Future Stores Europe: Time to dream bigger

After two days chairing the Future Stores Europe Conference in London, my head is still spinning with all the ideas I learned from both the speakers and the audience.

Trying to convey the mood of the room at the Future Stores Europe Conference if you weren’t there is impossible, suffice to say that I think we now all get that, if you are not already transforming your business to become channel blind, then soon it will be too late, if it’s not already too late.

This is beyond omni-channel, which has become largely discredited by so many retailers and analysts, because it really only describes the extent to which channels are joined together at a systems, and to a lesser extent at a process level. Where omni has failed is in the journey for customers who don’t care which channel they are on, as long as they remain identified and served consistently at every step.

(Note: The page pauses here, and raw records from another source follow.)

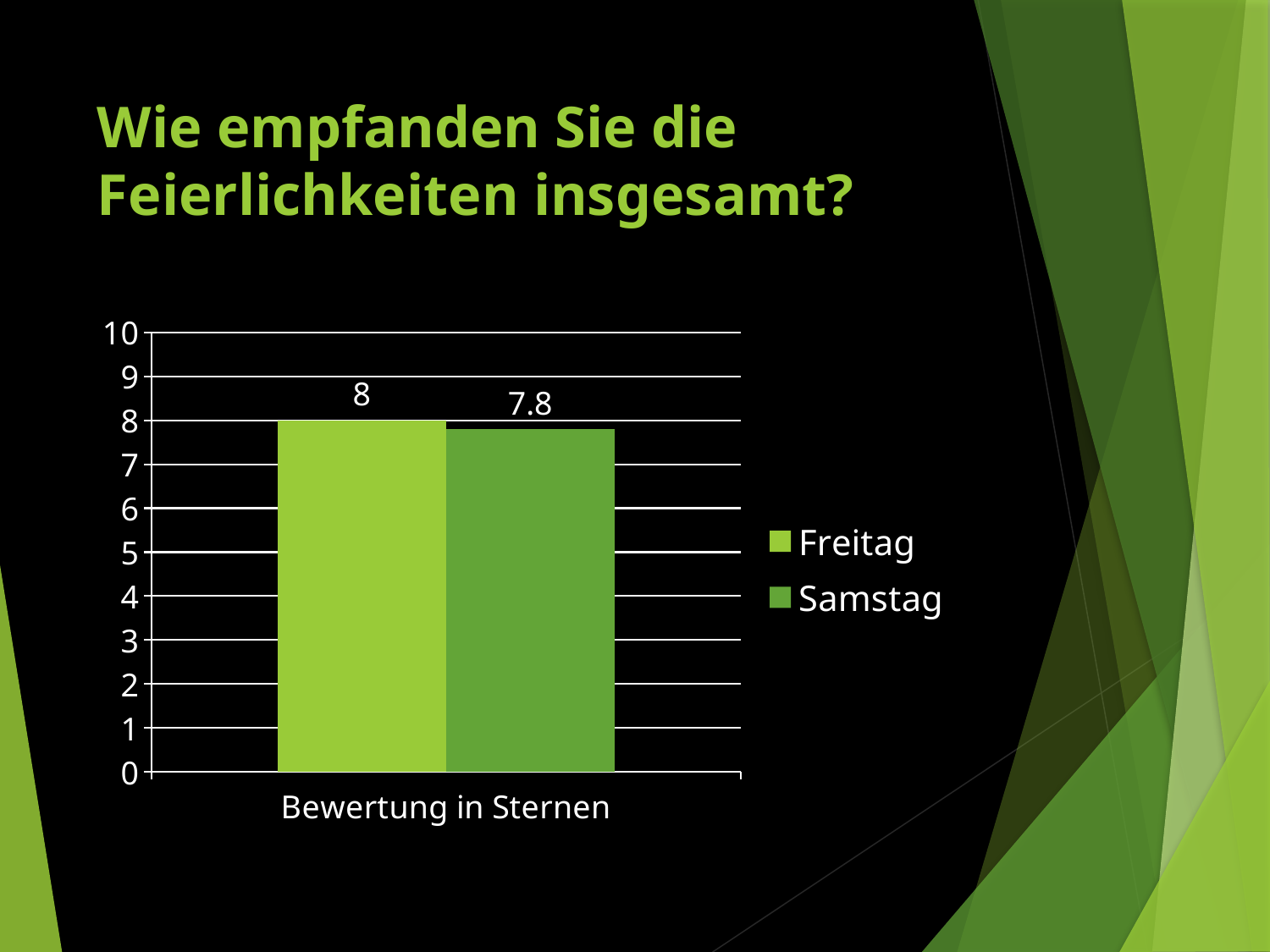
What is the category label shown on the x axis? Bewertung in Sternen What kind of chart is shown on the slide? bar chart Which series has the lowest value? Samstag What is the value for Freitag? 8 Is the value for Samstag greater or less than 9? less What is the maximum value shown on the y axis? 10 How many bars are plotted in the chart? 2 How many series does the legend list? 2 What is the value for Samstag? 7.8 Which series has the higher value, Freitag or Samstag? Freitag What is the difference between the Freitag and Samstag values? 0.2 Is the value for Freitag greater or less than 5? greater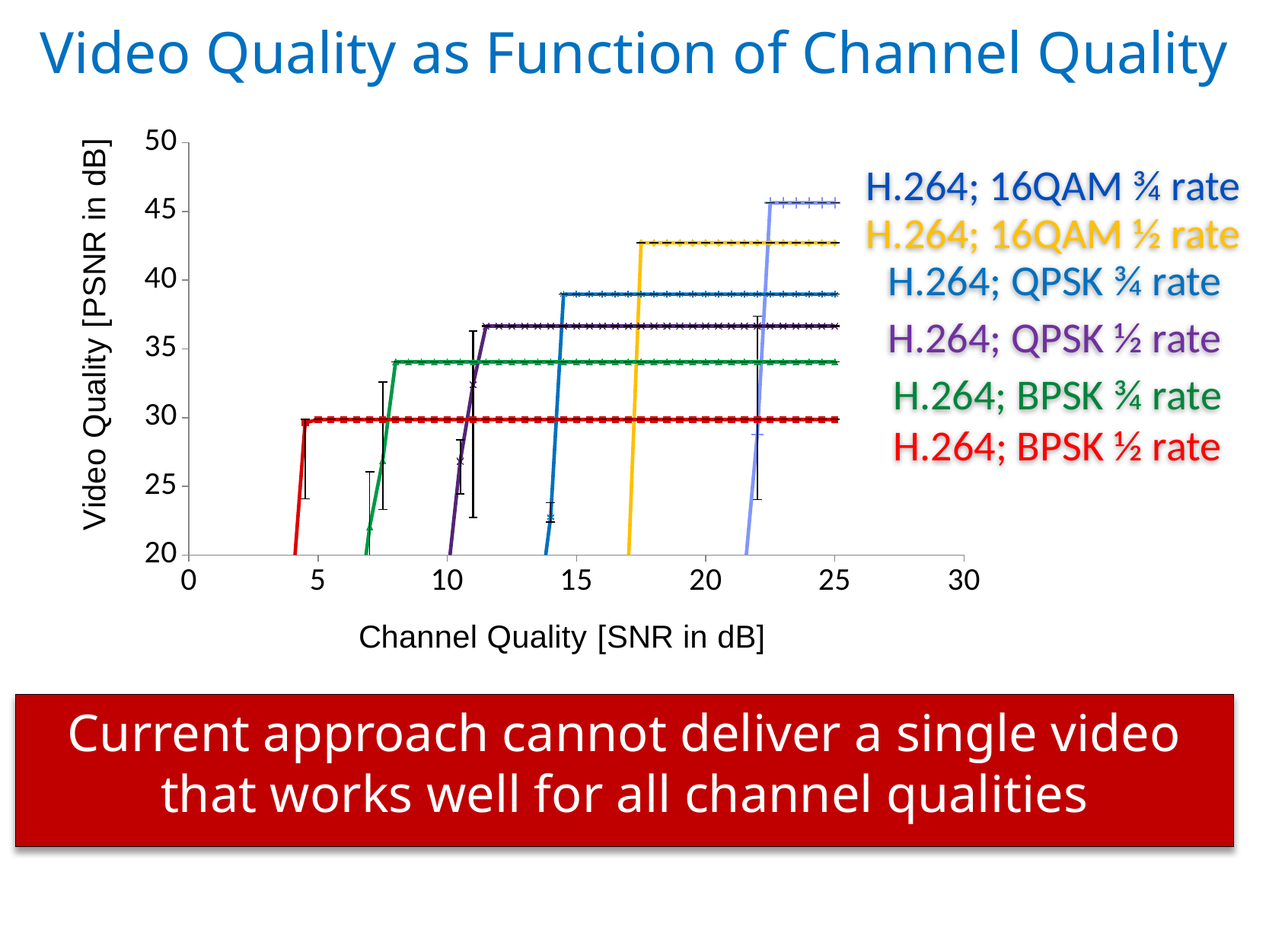
Is the plateau value for H.264; 16QAM ½ rate greater or less than 40? greater Is the plateau value for H.264; QPSK ½ rate greater or less than 35? greater Which series reaches a higher PSNR plateau, H.264; BPSK ¾ rate or H.264; QPSK ¾ rate? H.264; QPSK ¾ rate Is the plateau value for H.264; QPSK ¾ rate greater or less than 40? less What kind of chart is shown on the slide? line chart As channel quality (SNR) increases, does the video quality for each series rise or fall? rise What is the title of the chart? Video Quality as Function of Channel Quality Which series has the lowest video quality (PSNR) plateau? H.264; BPSK ½ rate How many series does the legend list? 6 What is the label of the x axis? Channel Quality [SNR in dB] Which series reaches the highest video quality (PSNR) plateau? H.264; 16QAM ¾ rate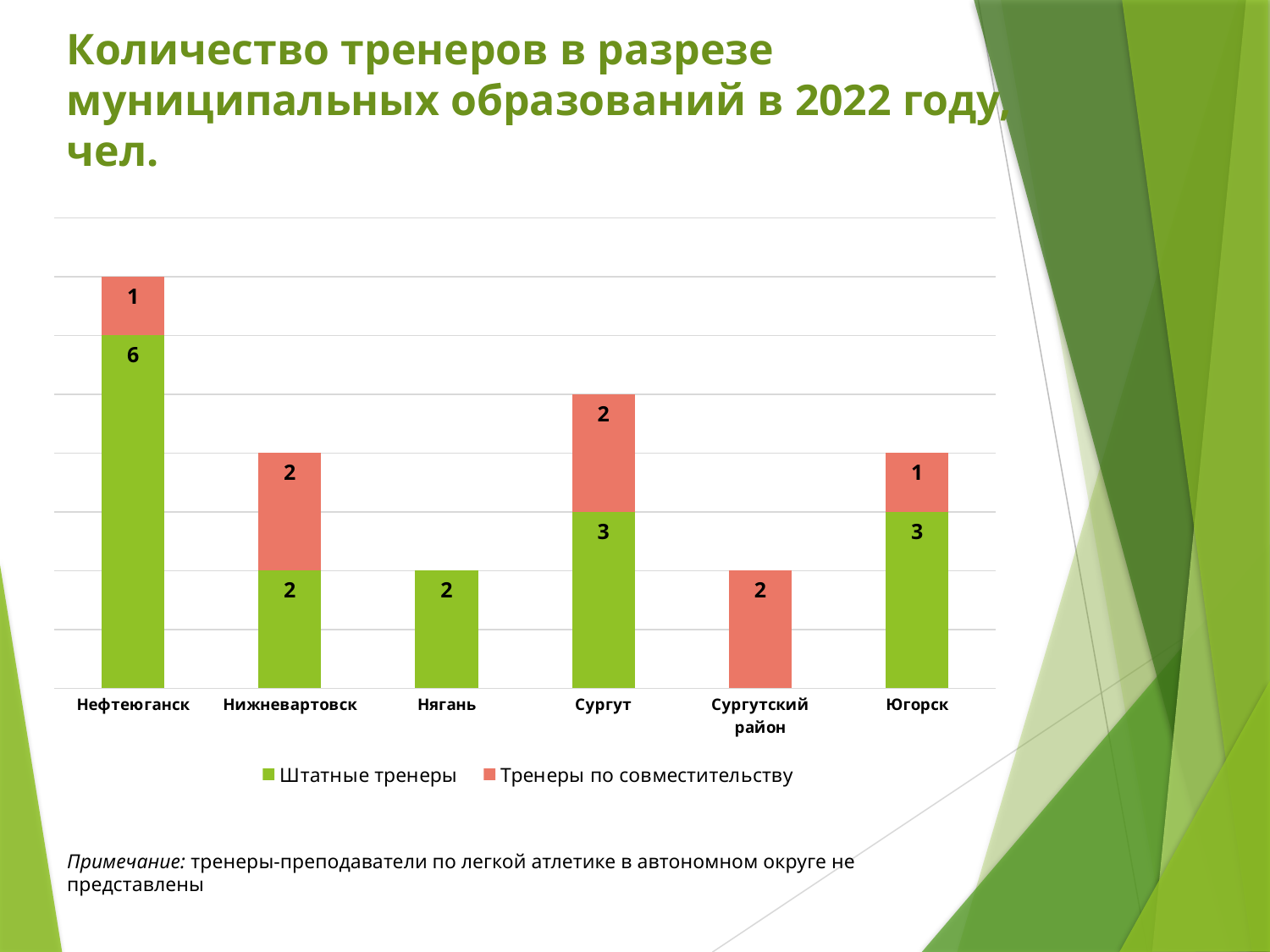
Каково общее количество тренеров в Нижневартовске? 4 Сколько штатных тренеров в Югорске? 3 Сколько штатных тренеров в Нефтеюганске? 6 Сколько тренеров по совместительству в Сургуте? 2 Сколько рядов данных указано в легенде диаграммы? 2 Сколько тренеров по совместительству в Сургутском районе? 2 Где больше штатных тренеров: в Сургуте или в Нягани? Сургут На сколько штатных тренеров в Нефтеюганске больше, чем в Сургуте? 3 В каком муниципальном образовании больше всего штатных тренеров? Нефтеюганск Каково общее количество тренеров в Сургуте (штатные и по совместительству)? 5 Сколько муниципальных образований показано на диаграмме? 6 В каком муниципальном образовании самый высокий общий столбец (больше всего тренеров)? Нефтеюганск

Here, things go wrong almost immediately because the customer in store remains a total stranger, no matter how well identified and valued they may be on line. This is hard to fix of course but this cannot any longer be an excuse for not doing it. For the customer, friction starts here, at the point where they are having to do all the work just to get involved.

Enabling consumers

However, they do want to get involved, it is just a case of how this is enabled. Guy Smith at Arcadia pointed out that consumers want excitement, they do want to take a risk and go into the unknown, where dopamine levels have been recorded as higher than at any other time during the shopping journey. However, they are not excited at having to do work for which there is no reward – complicated and excessive registration, unassisted store navigation, constant channel re-entry, communications black spots, being told a product ‘might’ be in next week, and so on.

Excitement comes from new experiences that go beyond expectations, and when the Future Stores Europe audience saw what that might mean, it was clear that most retailers have some way to go. A lot of high street retail is dying because it’s boring and predictable; so while some people go whingeing on about the death of the high street, they should consider that some of it needs to be put to death. It’s not the high street that needs to change, it’s the retailers, and we were wowed with some amazing Future Stores Europe examples from the likes of Cosnova, Rockar, Alibaba, Build Your Own Lipstick, American Girl, Rituals and JD.

And by Popertee, which is bringing landlords and tenants together to access unused space for pop-ups, where retailers can dream is big by prototyping a new idea, the madder the better, to see what might work and grow into a real business.

These are businesses that are turning retail on its head and while some of these companies are very niche, they are challenging the old models and appealing to the new shopper who is 35 and under. And excitement doesn’t have to mean adrenaline; customers who visit Rituals talk about the feeling of coming home, breathing out and relaxing in a safe place.

Are people who they say they are?

For those retailers that feel they are still in control of the relationship with consumers, Smith suggested at Future Stores Europe we need to think again. He talked about the concept of the personal digital profile where consumers paint a picture of their better selves; the people they want to be and present to the world, but always with the option to modify it and show brands only what they want to, which will make customer profile and recommending hard, unless the retailers stick close, assuming the consumer lets them.

Added to which, more and more people don’t want to buy things, they want to rent them or access them on subscription, enabling them to access things they can’t afford to buy and also able to change their mind like the wind. Birchbox has clearly tapped into this mindset by offering samples to customers every month, so they can try and then decide to buy. Or not. And of course, this is exactly how Amazon thinks. You don’t really think that self-drive car is actually going to be owned by you outright do you, unless you are planning to go into the taxi business.

Meanwhile, it’s back to retail as usual, where the retailer often gets all the benefits and the consumer gets sore feet, stress, a pile of boxes with complex returns procedures, a contact centre number that doesn’t work, a me-too product that they could have bought anywhere for less if they could have been bothered, and the post-purchase blues because they got a product but no memorable experience.